N.M. Admin. Code § 13.10.12.8

Current through Register Vol. 35, No. 23, December 10, 2024
Section 13.10.12.8 - REQUIREMENTS FOR USE OF HCFA FORM 1500
A. Issuers shall accept from health care practitioners other than dentists the HCFA form 1500 for claims for professional services.
B. Issuers may not require health care practitioners to use any coding system for the initial filing of claims for health care services other than the following:
(1) HCPCS codes; and
(2) ICD - 9 - CM codes.
C. Issuers may not require health care practitioners to use any other descriptor with a code or to furnish additional information with the initial submission of a HCFA form 1500 except under the following circumstances:
(1) when the procedure code used describes a treatment or service that is not otherwise classified; or
(2) when the procedure code is followed by the CPT-4 modifier 22, 52 or 99. Health care practitioners may use item 19 of the HCFA form 1500 to explain multiple modifiers, unless item 19 is used for other purposes in accordance with the instructions for this form.

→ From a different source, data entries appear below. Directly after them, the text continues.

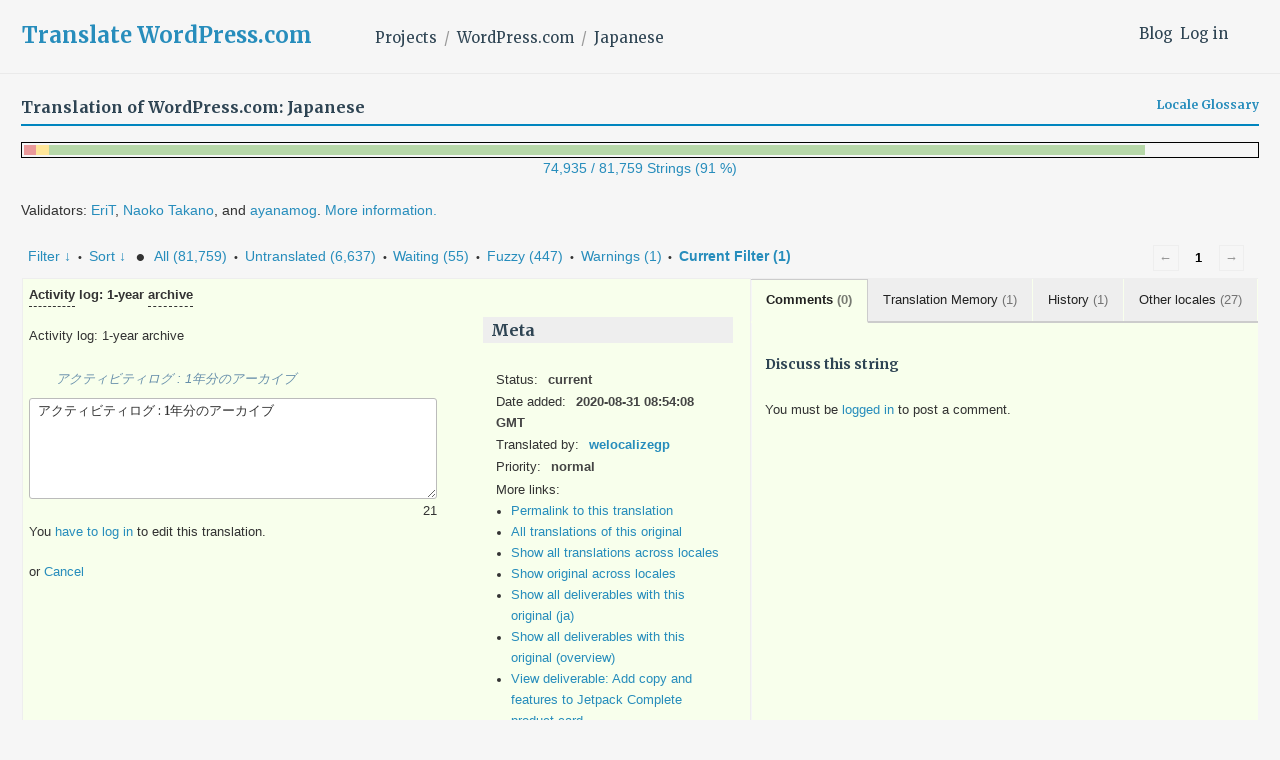

--- FILE ---
content_type: text/html; charset=UTF-8
request_url: https://translate.wordpress.com/projects/wpcom/ja/default/-get-translation-helpers/295609-9181365?nohc
body_size: 1531
content:
{"helper-other-locales-295609-9181365":{"content":"<ul class=\"other-locales\"><li><span class=\"locale\">ar<\/span>\u0633\u062c\u0644 \u0627\u0644\u0646\u0634\u0627\u0637: \u0623\u0631\u0634\u064a\u0641 \u0644\u0645\u062f\u0629 \u0639\u0627\u0645<\/li><li><span class=\"locale\">de<\/span>Aktivit\u00e4tsprotokoll: Archiv \u00fcber 1 Jahr<\/li><li><span class=\"locale\">el<\/span>\u039a\u03b1\u03c4\u03b1\u03b3\u03c1\u03b1\u03c6\u03ae \u03b4\u03c1\u03b1\u03c3\u03c4\u03b7\u03c1\u03b9\u03cc\u03c4\u03b7\u03c4\u03b1\u03c2: \u0391\u03c1\u03c7\u03b5\u03af\u03bf 1 \u03ad\u03c4\u03bf\u03c5\u03c2<\/li><li><span class=\"locale\">el-po<\/span>\u1f08\u03bd\u03b1\u03c6\u03bf\u03c1\u1f70 \u03b4\u03c1\u03b1\u03c3\u03c4\u03b7\u03c1\u03b9\u03cc\u03c4\u03b7\u03c4\u03bf\u03c2: \u1f10\u03c4\u03ae\u03c3\u03b9\u03bf \u1f00\u03c1\u03c7\u03b5\u1fd6\u03bf<\/li><li><span class=\"locale\">es<\/span>Registro de actividad: archivo de un a\u00f1o<\/li><li><span class=\"locale\">fa<\/span>\u06af\u0632\u0627\u0631\u0634 \u0641\u0639\u0627\u0644\u06cc\u062a: \u0622\u0631\u0634\u06cc\u0648 \u06f1 \u0633\u0627\u0644\u0647<\/li><li><span class=\"locale\">fr<\/span>Journal d\u2019activit\u00e9 : un an d\u2019archives<\/li><li><span class=\"locale\">he<\/span>\u05d9\u05d5\u05de\u05df \u05e4\u05e2\u05d9\u05dc\u05d5\u05ea: \u05d0\u05e8\u05db\u05d9\u05d5\u05df \u05e9\u05dc \u05e9\u05e0\u05d4 \u05d0\u05d7\u05ea<\/li><li><span class=\"locale\">hi<\/span>\u0917\u0924\u093f\u0935\u093f\u0927\u093f \u0932\u0949\u0917: 1 \u0938\u093e\u0932 \u0915\u093e \u0938\u0902\u0917\u094d\u0930\u0939<\/li><li><span class=\"locale\">id<\/span>Log aktivitas: arsip 1 tahun<\/li><li><span class=\"locale\">it<\/span>Log attivit\u00e0: archiviazione di 1 anno<\/li><li><span class=\"locale\">ko<\/span>\ud65c\ub3d9 \ub85c\uadf8: 1\ub144 \uc544\uce74\uc774\ube0c<\/li><li><span class=\"locale\">lv<\/span>Darb\u012bbu \u017eurn\u0101ls: 1 gada arh\u012bvs<\/li><li><span class=\"locale\">nb<\/span>Aktivitetslogg: 1-\u00e5rs arkiv<\/li><li><span class=\"locale\">nl<\/span>Activiteitslogboek: 1-jaar archief<\/li><li><span class=\"locale\">pl<\/span>Rejestr aktywno\u015bci: archiwum 1-roczne<\/li><li><span class=\"locale\">pt-br<\/span>Registro de atividades: arquivo de 1 ano<\/li><li><span class=\"locale\">ro<\/span>Jurnal de activit\u0103\u021bi - arhiv\u0103 pentru un an<\/li><li><span class=\"locale\">ru<\/span>\u0416\u0443\u0440\u043d\u0430\u043b \u0430\u043a\u0442\u0438\u0432\u043d\u043e\u0441\u0442\u0438: \u0430\u0440\u0445\u0438\u0432 \u043d\u0430 1 \u0433\u043e\u0434<\/li><li><span class=\"locale\">skr<\/span>\u0633\u0631\u06af\u0631\u0645\u06cc \u0644\u0627\u06af:  \u06c1\u06a9 \u0633\u0627\u0644 \u0622\u0631\u06a9\u0627\u0626\u06cc\u0648<\/li><li><span class=\"locale\">sq<\/span>Regjist\u00ebr veprimtarie: arkiv p\u00ebr 1 vit<\/li><li><span class=\"locale\">sv<\/span>Aktivitetslogg: 1 \u00e5rs arkiv<\/li><li><span class=\"locale\">th<\/span>\u0e1a\u0e31\u0e19\u0e17\u0e36\u0e01\u0e01\u0e34\u0e08\u0e01\u0e23\u0e23\u0e21: \u0e04\u0e25\u0e31\u0e07\u0e40\u0e01\u0e47\u0e1a 1 \u0e1b\u0e35<\/li><li><span class=\"locale\">tr<\/span>Aktivite kayd\u0131: 1 y\u0131ll\u0131k ar\u015fiv<\/li><li><span class=\"locale\">vi<\/span>Nh\u1eadt k\u00fd ho\u1ea1t \u0111\u1ed9ng: L\u01b0u tr\u1eef 1 n\u0103m<\/li><li><span class=\"locale\">zh-cn<\/span>\u7ad9\u70b9\u6d3b\u52a8\u8bb0\u5f55\u65f6\u95f4\uff1a1 \u5e74<\/li><li><span class=\"locale\">zh-tw<\/span>\u7db2\u7ad9\u6d3b\u52d5\u8a18\u9304\u6642\u9593\uff1a\u4e00\u5e74<\/li><\/ul>","count":27},"helper-translation-discussion-295609-9181365":{"content":"<div class=\"discussion-wrapper\">\n\t\t\t<ul class=\"discussion-list\">\n\t\t\t<\/ul><!-- .discussion-list -->\n\t\t<div id=\"respond\" class=\"comment-respond\">\n\t\t<h6 id=\"reply-title\" class=\"discuss-title\">Discuss this string<\/h6><p class=\"must-log-in\">You must be <a href=\"https:\/\/translate.wordpress.com\/wp-login.php?redirect_to=https%3A%2F%2Ftranslate.wordpress.com%2Fgth_original%2F31481894%2F\">logged in<\/a> to post a comment.<\/p>\t<\/div><!-- #respond -->\n\t<\/div><!-- .discussion-wrapper -->","count":0},"helper-history-295609-9181365":{"content":"<table><thead><tr><th>Date<\/th><th>Translation<\/th><th>Added by<\/th><th>Last modified by<\/th><\/thead><tr class=\"preview status-current\"><td title=\"2020-08-31 08:54:08\">2020-08-31<\/td><td>\u30a2\u30af\u30c6\u30a3\u30d3\u30c6\u30a3\u30ed\u30b0 : 1\u5e74\u5206\u306e\u30a2\u30fc\u30ab\u30a4\u30d6<\/td><td>welocalizegp<\/td><td>welocalizegp<\/td><\/tr>","count":1},"helper-translation-memory-295609-9181365":{"content":"<ul class=\"suggestions\"><li class=\"current\"><span class=\"score\">100%<\/span><span class=\"translation-date\" title=\"2020-08-31 08:54:08\">2020-08-31<\/span><span class=\"translation-author\" title=\"Added by\">welocalizegp<\/span><span class=\"translation\">\u30a2\u30af\u30c6\u30a3\u30d3\u30c6\u30a3\u30ed\u30b0 : 1\u5e74\u5206\u306e\u30a2\u30fc\u30ab\u30a4\u30d6<\/span><a class='copy-suggestion' href='#'>copy this<\/a><\/li><\/ul>","count":1}}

D. Health care practitioners utilizing HCFA form 1500 shall:
(1) follow HCFA's instructions for use of the form;
(2) when amending a form previously submitted to the issuer, insert the word "amended" in the space provided in Box 19 of the form;
(3) if billing patients directly, provide a properly completed HCFA form 1500 in addition to any other explanatory information used to bill the patient when requested by the patient;
(4) if billing for services based on the amount of time involved, define on line 19 the time interval in item 24 G of the HCFA form 1500. If not defined, units will be assumed to be days of treatment; and
(5) provide the unique physician identification number assigned by HCFA in box 17a, and the federal tax identification number or social security number in Item 25.